I think I remember similar questions here before. By contraposition: If k(t) is bounded away from 0, i.e.k(t)> r, then, using the MVT, on each interval (a,b),\frac {f(b)-f(a)}{b-a}>r(b-a)>>0 Now apply this to an interval (b,c), then an interval (c,d) , etc. and if you do it long-enough, your f values can become indefinitely-large, i.e., unbounded.
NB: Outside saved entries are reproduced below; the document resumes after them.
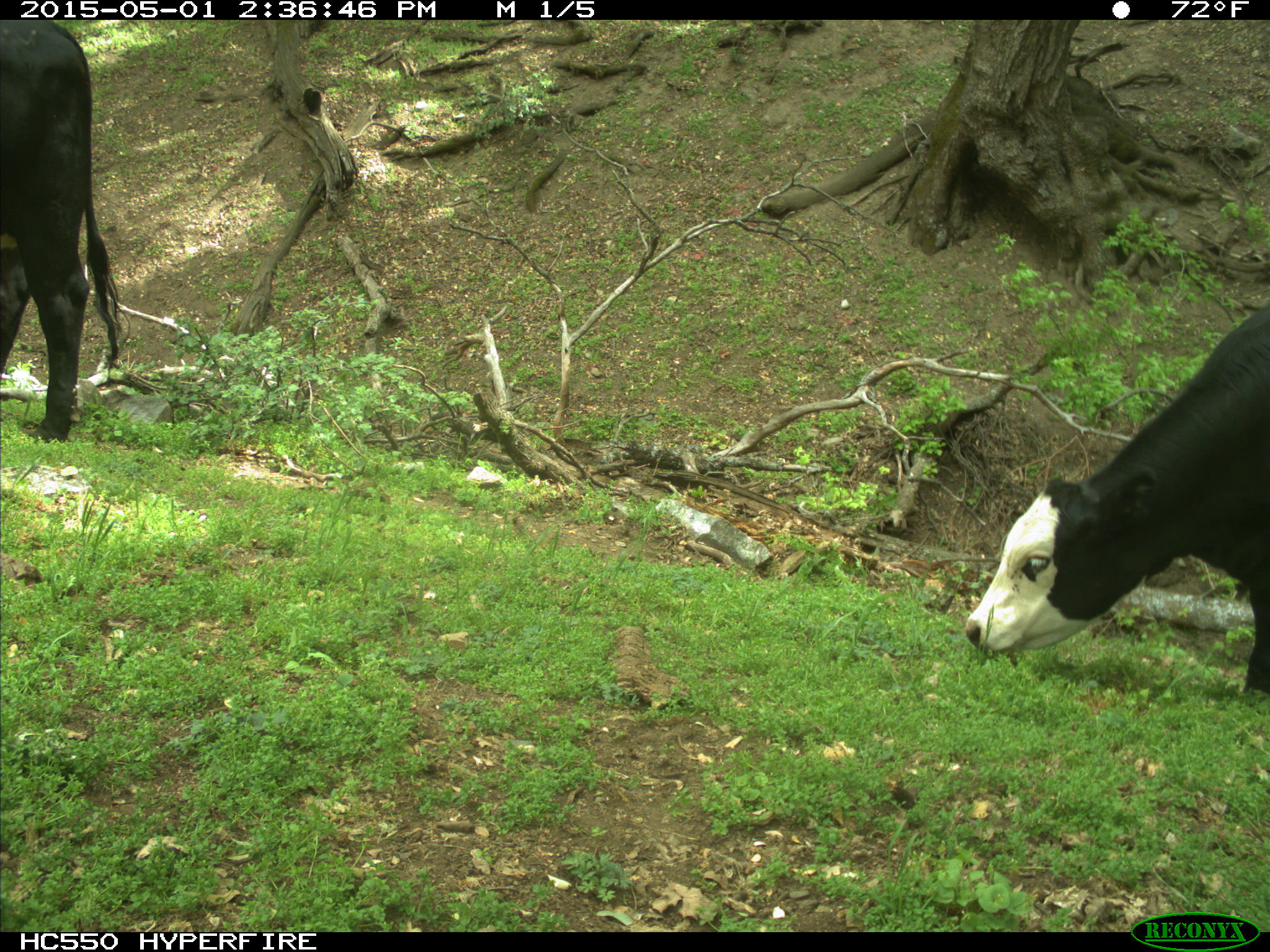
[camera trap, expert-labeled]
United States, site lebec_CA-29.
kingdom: Animalia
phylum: Chordata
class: Mammalia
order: Artiodactyla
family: Bovidae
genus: Bos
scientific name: Bos taurus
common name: domestic cow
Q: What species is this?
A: Bos taurus (domestic cow).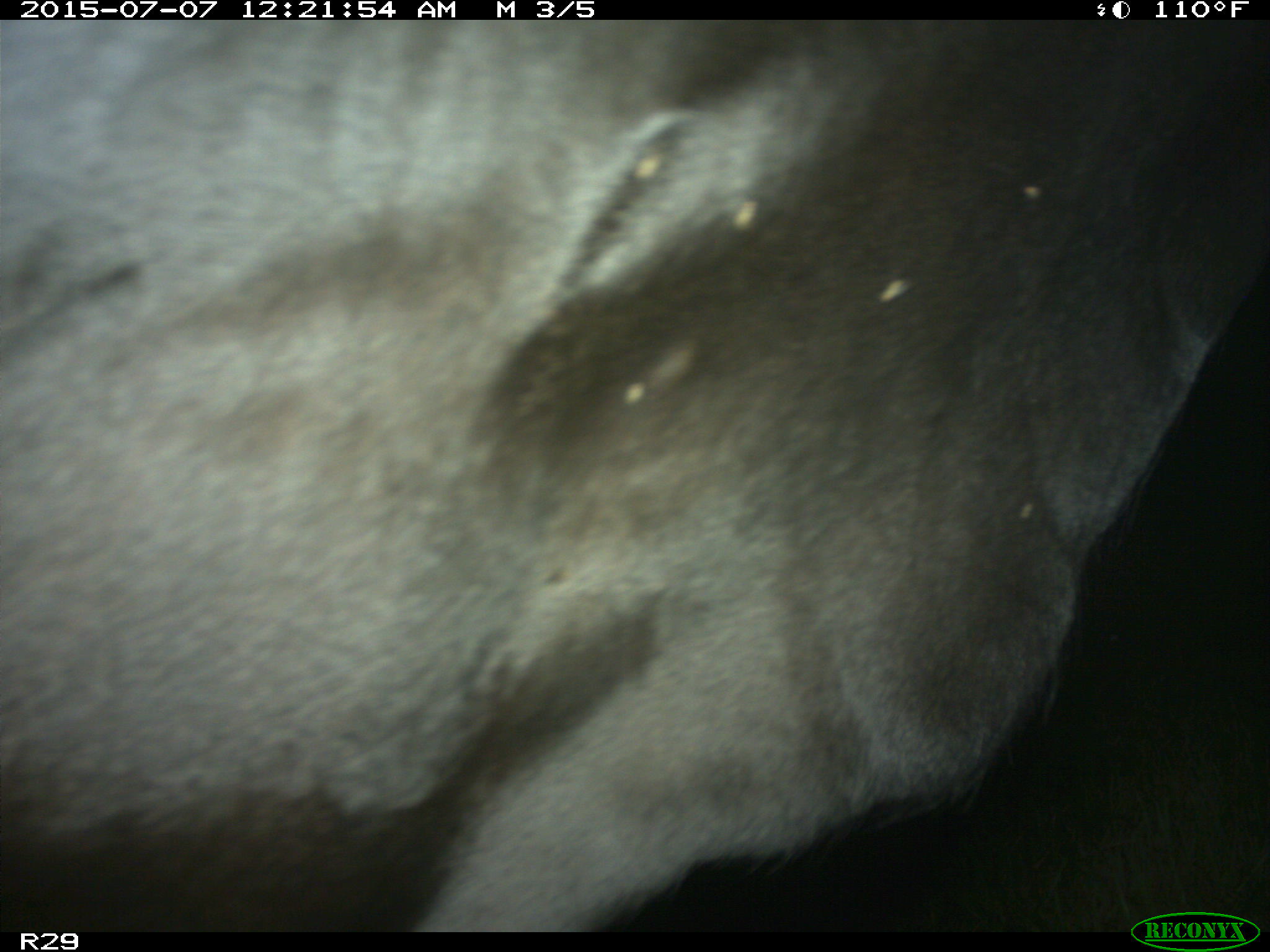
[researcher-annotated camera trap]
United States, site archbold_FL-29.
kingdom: Animalia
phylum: Chordata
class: Mammalia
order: Artiodactyla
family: Bovidae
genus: Bos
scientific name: Bos taurus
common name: domestic cow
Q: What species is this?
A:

I guess this would be more rigorous: we can construct a collection of intervals $(a_1,a_2),(a_2,a_3),...,(a_k,a_{k+1}),.....$, and applying the MVT on each interval:
$\frac {f(a_2)-f(a_1)}{a_2-a_1}>r(a_2-a_1); \frac{f(a_3)-f(a_2)}{a_3-a_2}>r(a_3-a_2))$, so that $f(a_3)-f(a_1)>r(a_3-a_1)$, so that you get a telescope*, and $\frac {f(a_n)-f(a_{n-1})}{a_n-a_{n-1}}>r(a_n-a_1)$. Then choose $(a_n-a_1)>\frac{2M}{r}$, and you can see your function going away to $\infty $
EDIT: I clearly worked under the assumption that the condition given was that f'(x) is bounded away from 0 as $x\rightarrow \infty$. Like the above reply, we need for f to be bounded away from 0 outside of an interval of finite length for the above argument to hold. One of these days I'll actually read the question, I promise.
*always wondered where that name 'telescope' came from.